Kelly Clarkson Changes 'Piece by Piece' Lyrics After Brandon Blackstock Divorce to Make a Self-Empowerment Anthem
Brandon Blackstock and Kelly Clarkson. Matt Baron/Shutterstock
Brandon Blackstock, Kelly Clarkson's ex-husband, is responding to the singer's recent lawsuit. One month after Clarkson filed a lawsuit claiming she deserves more than the $2.6 million that a California labor commissioner said Blackstock owed her, Blackstock is now asking for the case to be thrown out.
According to court documents from People on Monday, April 15, Blackstock and his management firm, Starstruck Management, deny all allegations made by the pop superstar.
Blackstock and his legal team believe that the lawsuit should be thrown out because the labor commissioner's ruling from November 2023 is considered final for Clarkson.
Blackstock and his attorneys argue in court documents that because she did not file a notice of appeal within 10 days from when the decision was made, it is now outside of the proper jurisdiction to file a separate lawsuit.
In court documents, Blackstock's team claims that Clarkson's complaint does not have enough facts to support a cause of action against Starstruck. Therefore, it is barred for failure to state a claim upon which relief can be granted.

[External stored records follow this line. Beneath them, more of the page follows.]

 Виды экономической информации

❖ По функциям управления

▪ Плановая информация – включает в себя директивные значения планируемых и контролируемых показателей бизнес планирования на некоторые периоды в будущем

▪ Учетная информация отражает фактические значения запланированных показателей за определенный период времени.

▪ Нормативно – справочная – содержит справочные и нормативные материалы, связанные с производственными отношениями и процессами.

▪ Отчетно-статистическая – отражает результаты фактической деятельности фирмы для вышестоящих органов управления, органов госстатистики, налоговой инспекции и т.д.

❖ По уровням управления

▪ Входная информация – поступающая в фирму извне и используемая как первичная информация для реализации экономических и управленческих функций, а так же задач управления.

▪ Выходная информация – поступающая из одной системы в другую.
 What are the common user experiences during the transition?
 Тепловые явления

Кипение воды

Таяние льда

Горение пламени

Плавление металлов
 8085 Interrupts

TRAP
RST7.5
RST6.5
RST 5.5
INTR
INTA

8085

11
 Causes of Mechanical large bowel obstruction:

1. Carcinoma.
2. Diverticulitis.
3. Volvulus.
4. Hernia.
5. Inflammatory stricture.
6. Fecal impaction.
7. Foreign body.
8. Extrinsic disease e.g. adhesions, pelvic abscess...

In November 2023, a California labor commissioner decided that Blackstock must pay his ex-wife $2,641,374 in commissions. According to court records seen by TMZ, Blackstock helped his ex-wife get various opportunities such as coaching on The Voice, hosting the Billboard Music Awards, and securing brand deals with companies like Norwegian Cruise Line and Wayfair. It's worth noting that managers usually aren't supposed to find new jobs for their clients, as that is typically the job of talent agents.
Blackstock allegedly received a fee for arranging Clarkson's performances, with TMZ suggesting that the amount exceeded the musician's earnings for each show.

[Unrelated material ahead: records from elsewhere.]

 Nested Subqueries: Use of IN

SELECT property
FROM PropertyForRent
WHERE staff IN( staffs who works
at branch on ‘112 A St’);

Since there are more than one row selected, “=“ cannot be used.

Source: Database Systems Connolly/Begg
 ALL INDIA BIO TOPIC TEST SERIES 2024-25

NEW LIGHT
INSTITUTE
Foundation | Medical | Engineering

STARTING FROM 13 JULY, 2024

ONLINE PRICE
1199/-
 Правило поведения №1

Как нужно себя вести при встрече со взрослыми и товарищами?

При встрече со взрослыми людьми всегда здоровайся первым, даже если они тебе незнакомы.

After almost four months following the labor commissioner's decision, Clarkson took legal action against Starstruck, alleging that the company had broken state labor regulations by functioning as unlicensed talent agents and securing business opportunities while she was under their management.
As part of her recent legal action, The Voice judge was looking to recover all the money she had paid to Starstruck, owned by Brandon’s father, Narvel Blackstock.
In response to the lawsuit, Brandon’s lawyer, Bryan Freedman, stated to Rolling Stone that it is not right to try to reclaim funds from an ex-spouse who not only managed her but also used the earnings for their children and their lifestyle during the marriage.
Clarkson and Blackstock were married for seven years and had two children together: River Rose, 9, and Remington, 7. (Brandon also had two older children from a previous relationship.)
In June 2020, Clarkson filed for divorce after seven years of marriage. The divorce was finalized two years later.
When discussing divorce during a March 2023 appearance on the “Angie Martinez IRL” podcast, she shared that the hardest part, especially when it's publicized, is that people think they know the whole story. It wasn't a decision made overnight. For anyone who has gone through a divorce, they understand. It took years of effort, not to make it work forcefully, but to create something beautiful and awesome. She aimed to make it everything it could be, but sometimes things just don't work out that way.
Editor's P/S:
The legal battle between Kelly Clarkson and her ex-husband, Brandon Blackstock, continues to unfold. Blackstock's attempt to dismiss Clarkson's lawsuit raises questions about the complexity of the case and the legal intricacies involved. The labor commissioner's ruling, which Blackstock contends is final, may have significant implications for the outcome of the lawsuit.
Clarkson's allegations against Starstruck highlight the importance of clear boundaries and regulations in the entertainment industry. The blurred line between managers and talent agents can lead to conflicts of interest and potentially exploitative practices. The outcome of this case could set a precedent for future disputes and help protect artists from unfair treatment by those entrusted with their careers.